Granulocyte colony-stimulating factor regulates myeloid differentiation through CCAAT/enhancer-binding protein ε

Granulocyte colony-stimulating factor (G-CSF) is a major cytokine that regulates proliferation and differentiation of myeloid cells, although the underlying mechanisms by which G-CSF controls myeloid differentiation are largely unknown. Differentiation of hematopoietic cells is regulated by lineage-specific transcription factors, and gene-targeting studies previously revealed the critical roles of CCAAT/enhancer-binding protein (C/EBP) α and C/EBPe, respectively, in the early and mid-late stages of granulocyte differentiation. The expression of C/EBPe in 32Dcl3 cells and FDCP1 cells expressing mutant G-CSF receptors was examined and it was found that G-CSF up-regulates C/EBPe. The signal for this expression required the region containing the first tyrosine residue of G-CSF receptor. Dominant-negative signal transducers and activators of transcription 3 blocked G-CSF–induced granulocytic differentiation in 32D cells but did not block induction of C/EBPe, indicating that these proteins work in different pathways. It was also found that overexpression of C/EBPe greatly facilitated granulocytic differentiation by G-CSF and, surprisingly, that expression of C/EBPe alone was sufficient to make cells differentiate into morphologically and functionally mature granulocytes. Overexpression of c-myc inhibits differentiation of hematopoietic cells, but the molecular mechanisms of this inhibition are not fully understood. In 32Dcl3 cells overexpressing c-myc that do not differentiate by means of G-CSF, induction of C/EBPe is completely abrogated.
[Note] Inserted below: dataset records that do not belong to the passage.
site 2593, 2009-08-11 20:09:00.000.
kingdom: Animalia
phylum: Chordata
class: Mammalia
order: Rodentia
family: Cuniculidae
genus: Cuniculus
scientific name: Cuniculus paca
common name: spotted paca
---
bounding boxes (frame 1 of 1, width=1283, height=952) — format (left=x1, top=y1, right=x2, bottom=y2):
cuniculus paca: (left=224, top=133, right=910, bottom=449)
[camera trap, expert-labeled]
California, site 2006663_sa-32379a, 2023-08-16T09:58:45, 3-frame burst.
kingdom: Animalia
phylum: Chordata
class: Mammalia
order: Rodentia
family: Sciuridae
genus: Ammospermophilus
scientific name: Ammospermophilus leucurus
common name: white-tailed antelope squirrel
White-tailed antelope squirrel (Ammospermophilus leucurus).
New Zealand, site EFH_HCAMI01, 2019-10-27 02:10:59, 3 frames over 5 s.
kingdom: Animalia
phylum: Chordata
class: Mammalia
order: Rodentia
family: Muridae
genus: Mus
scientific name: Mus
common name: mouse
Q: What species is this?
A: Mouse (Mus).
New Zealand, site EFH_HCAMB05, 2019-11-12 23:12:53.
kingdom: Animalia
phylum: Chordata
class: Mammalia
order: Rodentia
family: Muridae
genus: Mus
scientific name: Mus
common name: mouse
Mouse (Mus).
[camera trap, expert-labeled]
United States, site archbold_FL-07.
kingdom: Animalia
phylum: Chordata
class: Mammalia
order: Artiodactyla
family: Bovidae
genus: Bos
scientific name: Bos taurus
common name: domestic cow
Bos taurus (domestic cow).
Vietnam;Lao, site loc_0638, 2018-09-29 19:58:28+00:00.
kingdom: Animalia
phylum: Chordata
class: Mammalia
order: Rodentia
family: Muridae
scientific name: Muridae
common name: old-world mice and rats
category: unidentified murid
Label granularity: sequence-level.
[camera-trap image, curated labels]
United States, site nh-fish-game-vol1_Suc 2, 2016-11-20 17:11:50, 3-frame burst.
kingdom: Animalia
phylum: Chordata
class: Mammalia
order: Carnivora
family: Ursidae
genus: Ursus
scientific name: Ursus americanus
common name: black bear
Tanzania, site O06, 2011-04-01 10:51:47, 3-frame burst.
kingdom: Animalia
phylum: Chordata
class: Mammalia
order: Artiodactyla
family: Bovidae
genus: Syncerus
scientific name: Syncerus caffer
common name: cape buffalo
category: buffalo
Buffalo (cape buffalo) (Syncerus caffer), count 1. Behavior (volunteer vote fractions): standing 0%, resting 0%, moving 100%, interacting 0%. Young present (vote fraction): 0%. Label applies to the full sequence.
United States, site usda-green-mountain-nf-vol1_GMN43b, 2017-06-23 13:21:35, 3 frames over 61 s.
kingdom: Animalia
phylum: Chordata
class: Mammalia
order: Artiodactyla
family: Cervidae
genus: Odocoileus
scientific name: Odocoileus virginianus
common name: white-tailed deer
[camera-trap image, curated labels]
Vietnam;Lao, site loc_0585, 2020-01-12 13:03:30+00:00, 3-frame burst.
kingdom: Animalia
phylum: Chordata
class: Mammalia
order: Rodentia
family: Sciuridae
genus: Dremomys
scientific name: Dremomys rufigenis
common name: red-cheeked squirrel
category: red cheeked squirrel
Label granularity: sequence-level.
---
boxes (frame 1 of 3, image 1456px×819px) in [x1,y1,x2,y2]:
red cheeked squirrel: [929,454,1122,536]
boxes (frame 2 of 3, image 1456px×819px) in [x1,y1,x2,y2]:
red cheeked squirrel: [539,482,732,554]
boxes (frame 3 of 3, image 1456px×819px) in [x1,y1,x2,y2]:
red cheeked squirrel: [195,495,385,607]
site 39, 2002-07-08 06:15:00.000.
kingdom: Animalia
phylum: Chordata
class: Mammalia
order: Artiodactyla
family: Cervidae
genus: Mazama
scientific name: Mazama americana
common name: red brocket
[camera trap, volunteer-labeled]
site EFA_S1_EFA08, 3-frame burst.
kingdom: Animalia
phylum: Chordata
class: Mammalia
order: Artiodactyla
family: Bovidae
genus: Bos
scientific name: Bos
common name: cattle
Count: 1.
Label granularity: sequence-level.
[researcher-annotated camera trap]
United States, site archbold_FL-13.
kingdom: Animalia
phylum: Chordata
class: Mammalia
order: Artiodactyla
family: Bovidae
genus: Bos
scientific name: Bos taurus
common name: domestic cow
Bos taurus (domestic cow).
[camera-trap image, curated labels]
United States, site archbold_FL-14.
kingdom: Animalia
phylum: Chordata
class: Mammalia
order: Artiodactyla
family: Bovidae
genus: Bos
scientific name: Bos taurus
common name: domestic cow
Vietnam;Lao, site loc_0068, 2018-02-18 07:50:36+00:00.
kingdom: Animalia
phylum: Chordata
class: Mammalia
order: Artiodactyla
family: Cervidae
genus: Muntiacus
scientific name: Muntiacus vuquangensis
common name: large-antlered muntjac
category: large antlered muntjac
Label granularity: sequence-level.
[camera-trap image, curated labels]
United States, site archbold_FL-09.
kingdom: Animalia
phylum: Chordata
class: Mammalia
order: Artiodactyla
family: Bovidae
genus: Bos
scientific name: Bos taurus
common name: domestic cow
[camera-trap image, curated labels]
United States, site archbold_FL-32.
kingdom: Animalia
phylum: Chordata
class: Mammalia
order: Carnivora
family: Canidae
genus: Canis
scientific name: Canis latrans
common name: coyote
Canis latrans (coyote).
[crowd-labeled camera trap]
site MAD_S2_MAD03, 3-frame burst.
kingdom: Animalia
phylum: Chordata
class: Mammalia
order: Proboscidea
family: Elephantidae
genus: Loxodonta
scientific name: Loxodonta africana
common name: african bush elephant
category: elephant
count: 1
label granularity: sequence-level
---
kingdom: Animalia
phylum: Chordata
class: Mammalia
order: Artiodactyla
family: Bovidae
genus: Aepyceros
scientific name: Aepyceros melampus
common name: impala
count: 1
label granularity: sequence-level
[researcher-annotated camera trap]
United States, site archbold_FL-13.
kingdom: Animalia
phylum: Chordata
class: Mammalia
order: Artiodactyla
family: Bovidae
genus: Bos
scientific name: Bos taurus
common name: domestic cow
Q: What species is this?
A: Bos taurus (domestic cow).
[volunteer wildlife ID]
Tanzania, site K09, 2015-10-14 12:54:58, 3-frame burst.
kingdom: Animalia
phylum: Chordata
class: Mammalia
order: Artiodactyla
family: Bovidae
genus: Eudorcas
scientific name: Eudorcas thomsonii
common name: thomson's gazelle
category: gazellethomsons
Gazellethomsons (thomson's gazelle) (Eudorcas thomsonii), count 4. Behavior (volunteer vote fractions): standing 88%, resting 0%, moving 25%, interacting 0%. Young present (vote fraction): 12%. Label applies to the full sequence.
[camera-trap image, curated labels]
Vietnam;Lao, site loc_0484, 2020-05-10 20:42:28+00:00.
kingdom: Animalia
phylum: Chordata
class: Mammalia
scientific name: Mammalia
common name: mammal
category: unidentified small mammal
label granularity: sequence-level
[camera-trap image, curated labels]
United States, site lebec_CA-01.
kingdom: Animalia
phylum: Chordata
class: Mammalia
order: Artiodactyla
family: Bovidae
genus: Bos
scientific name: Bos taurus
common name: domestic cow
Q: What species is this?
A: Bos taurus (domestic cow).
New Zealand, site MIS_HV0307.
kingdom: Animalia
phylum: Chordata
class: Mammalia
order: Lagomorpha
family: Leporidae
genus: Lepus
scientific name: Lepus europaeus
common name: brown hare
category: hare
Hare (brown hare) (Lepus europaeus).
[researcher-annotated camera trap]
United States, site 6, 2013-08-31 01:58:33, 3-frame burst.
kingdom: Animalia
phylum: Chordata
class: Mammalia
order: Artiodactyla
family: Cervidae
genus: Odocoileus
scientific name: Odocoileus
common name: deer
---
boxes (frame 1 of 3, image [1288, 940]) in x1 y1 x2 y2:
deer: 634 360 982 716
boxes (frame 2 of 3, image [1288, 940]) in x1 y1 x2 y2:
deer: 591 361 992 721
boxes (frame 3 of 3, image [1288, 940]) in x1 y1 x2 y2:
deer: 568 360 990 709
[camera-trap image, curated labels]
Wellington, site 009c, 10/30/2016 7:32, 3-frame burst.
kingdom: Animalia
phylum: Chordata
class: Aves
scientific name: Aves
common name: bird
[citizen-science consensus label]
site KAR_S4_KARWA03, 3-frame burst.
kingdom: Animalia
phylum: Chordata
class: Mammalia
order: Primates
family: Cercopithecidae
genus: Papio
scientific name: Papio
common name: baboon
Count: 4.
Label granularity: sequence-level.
Ectopic expression of C/EBPe in these cells induced features of differentiation, including changes in nuclear morphologic characteristics and the appearance of granules. These data show that C/EBPe constitutes a rate-limiting step in G-CSF–regulated granulocyte differentiation and that c-myc antagonizes G-CSF–induced myeloid differentiation, at least partly by suppressing induction of C/EBPe.